# YOUR TASK:
Among the entries that follow, find every line with the word "arctoides" and list it.

★ ★ ★ ★ ★

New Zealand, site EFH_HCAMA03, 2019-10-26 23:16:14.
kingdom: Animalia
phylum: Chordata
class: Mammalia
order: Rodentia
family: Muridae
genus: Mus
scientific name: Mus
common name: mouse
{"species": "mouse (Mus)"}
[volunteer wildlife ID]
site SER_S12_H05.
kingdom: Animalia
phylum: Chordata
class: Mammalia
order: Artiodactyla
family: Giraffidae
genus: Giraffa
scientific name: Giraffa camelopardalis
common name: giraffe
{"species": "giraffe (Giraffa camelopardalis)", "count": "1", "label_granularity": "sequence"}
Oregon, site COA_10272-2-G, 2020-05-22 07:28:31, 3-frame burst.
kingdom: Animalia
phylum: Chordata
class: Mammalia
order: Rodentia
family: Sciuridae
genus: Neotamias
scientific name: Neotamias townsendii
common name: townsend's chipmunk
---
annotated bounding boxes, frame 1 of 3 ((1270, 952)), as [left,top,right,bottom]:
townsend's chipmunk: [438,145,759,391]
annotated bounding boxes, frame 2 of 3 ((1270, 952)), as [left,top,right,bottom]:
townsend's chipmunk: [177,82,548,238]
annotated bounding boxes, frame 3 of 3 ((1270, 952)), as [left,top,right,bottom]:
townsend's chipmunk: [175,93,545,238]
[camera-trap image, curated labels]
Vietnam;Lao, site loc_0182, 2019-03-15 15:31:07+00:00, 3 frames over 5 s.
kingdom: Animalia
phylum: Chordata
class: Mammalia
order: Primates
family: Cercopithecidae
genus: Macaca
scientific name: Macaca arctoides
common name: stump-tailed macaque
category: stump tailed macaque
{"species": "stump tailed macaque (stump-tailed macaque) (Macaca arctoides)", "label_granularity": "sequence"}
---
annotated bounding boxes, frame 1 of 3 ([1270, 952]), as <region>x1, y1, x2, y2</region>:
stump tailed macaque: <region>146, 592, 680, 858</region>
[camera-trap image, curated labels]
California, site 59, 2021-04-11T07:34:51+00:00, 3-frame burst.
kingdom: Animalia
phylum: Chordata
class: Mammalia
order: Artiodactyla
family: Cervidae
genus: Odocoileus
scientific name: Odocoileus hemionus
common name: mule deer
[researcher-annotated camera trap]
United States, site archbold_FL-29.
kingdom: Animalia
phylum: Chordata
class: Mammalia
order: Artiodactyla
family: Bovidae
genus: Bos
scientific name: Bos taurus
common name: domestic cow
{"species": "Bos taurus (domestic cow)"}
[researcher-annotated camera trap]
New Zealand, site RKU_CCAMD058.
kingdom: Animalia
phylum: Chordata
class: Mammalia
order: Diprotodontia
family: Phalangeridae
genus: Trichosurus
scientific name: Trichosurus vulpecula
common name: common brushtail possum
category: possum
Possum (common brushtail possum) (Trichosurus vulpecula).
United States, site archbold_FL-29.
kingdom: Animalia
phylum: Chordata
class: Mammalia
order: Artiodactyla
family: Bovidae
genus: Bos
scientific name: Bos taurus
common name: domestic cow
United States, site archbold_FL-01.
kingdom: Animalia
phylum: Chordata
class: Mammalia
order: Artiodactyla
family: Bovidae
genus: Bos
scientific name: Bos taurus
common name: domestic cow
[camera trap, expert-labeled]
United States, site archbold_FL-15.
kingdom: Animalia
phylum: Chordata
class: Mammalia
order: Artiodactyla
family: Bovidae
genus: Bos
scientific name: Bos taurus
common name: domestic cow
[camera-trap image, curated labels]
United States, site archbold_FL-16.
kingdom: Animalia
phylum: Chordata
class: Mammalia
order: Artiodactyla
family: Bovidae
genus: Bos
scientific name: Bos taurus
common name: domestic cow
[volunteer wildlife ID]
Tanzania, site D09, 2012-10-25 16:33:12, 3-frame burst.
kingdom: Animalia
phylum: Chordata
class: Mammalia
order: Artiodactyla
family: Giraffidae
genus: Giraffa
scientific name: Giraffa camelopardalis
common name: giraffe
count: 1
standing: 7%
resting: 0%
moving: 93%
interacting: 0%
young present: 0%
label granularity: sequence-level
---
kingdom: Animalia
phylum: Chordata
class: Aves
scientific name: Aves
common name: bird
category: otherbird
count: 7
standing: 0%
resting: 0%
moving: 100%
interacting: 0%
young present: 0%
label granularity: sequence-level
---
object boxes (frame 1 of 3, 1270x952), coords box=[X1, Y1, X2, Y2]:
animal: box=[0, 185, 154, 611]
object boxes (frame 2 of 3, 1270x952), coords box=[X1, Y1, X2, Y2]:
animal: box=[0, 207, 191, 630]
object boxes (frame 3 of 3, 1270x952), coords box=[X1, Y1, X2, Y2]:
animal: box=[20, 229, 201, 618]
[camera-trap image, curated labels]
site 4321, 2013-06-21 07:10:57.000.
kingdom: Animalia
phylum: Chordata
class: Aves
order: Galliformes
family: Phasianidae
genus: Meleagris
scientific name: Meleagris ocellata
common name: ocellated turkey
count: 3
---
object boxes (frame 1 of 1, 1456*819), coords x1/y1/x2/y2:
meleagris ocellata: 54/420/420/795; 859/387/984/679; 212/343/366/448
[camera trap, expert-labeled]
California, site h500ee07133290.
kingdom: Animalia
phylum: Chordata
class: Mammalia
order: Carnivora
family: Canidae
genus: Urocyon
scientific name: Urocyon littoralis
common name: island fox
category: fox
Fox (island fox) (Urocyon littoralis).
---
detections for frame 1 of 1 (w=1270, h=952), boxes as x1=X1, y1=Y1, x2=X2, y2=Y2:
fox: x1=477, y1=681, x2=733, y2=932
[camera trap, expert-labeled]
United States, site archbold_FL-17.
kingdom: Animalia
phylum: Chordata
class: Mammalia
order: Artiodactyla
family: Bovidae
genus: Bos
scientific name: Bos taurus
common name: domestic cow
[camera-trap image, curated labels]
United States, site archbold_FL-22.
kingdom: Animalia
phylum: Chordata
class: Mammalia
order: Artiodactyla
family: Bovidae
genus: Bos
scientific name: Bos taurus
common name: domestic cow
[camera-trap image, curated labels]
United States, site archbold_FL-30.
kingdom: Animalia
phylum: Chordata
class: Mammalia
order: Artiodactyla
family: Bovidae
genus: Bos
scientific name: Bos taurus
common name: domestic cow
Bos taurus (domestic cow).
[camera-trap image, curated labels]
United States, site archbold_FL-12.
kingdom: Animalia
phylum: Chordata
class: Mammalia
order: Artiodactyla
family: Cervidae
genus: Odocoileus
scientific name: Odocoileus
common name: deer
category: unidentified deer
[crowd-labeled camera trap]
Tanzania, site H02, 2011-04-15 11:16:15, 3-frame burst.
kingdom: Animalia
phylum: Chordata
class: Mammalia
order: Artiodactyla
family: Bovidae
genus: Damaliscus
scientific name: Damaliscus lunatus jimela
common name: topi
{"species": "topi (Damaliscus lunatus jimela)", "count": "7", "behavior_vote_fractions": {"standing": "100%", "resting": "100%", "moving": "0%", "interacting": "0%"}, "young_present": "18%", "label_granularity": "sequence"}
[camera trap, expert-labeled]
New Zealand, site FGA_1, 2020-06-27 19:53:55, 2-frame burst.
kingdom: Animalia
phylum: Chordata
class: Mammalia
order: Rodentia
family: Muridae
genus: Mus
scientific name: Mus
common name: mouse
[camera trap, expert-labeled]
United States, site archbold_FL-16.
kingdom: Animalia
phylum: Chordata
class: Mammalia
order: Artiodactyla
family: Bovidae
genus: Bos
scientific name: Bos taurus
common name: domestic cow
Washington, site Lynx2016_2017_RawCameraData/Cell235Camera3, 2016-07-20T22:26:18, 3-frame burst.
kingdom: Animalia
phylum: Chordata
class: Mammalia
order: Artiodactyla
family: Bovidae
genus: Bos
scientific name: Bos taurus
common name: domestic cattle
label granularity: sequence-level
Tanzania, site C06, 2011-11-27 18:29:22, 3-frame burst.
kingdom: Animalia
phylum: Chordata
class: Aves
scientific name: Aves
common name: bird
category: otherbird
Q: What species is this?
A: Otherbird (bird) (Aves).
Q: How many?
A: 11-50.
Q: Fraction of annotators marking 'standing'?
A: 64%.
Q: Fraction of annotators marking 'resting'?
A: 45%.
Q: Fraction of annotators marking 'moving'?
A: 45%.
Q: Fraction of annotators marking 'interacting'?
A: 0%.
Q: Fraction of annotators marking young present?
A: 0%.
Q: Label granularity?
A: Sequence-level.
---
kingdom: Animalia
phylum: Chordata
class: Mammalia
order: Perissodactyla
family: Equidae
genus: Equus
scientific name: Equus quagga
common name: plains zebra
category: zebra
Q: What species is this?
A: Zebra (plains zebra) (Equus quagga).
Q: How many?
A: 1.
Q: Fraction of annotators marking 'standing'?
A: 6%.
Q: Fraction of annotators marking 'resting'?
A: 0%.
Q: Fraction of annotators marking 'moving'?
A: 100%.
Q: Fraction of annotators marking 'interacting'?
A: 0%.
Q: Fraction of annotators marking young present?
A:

★ ★ ★ ★ ★

# RESPONSE AREA:
scientific name: Macaca arctoides
{"species": "stump tailed macaque (stump-tailed macaque) (Macaca arctoides)", "label_granularity": "sequence"}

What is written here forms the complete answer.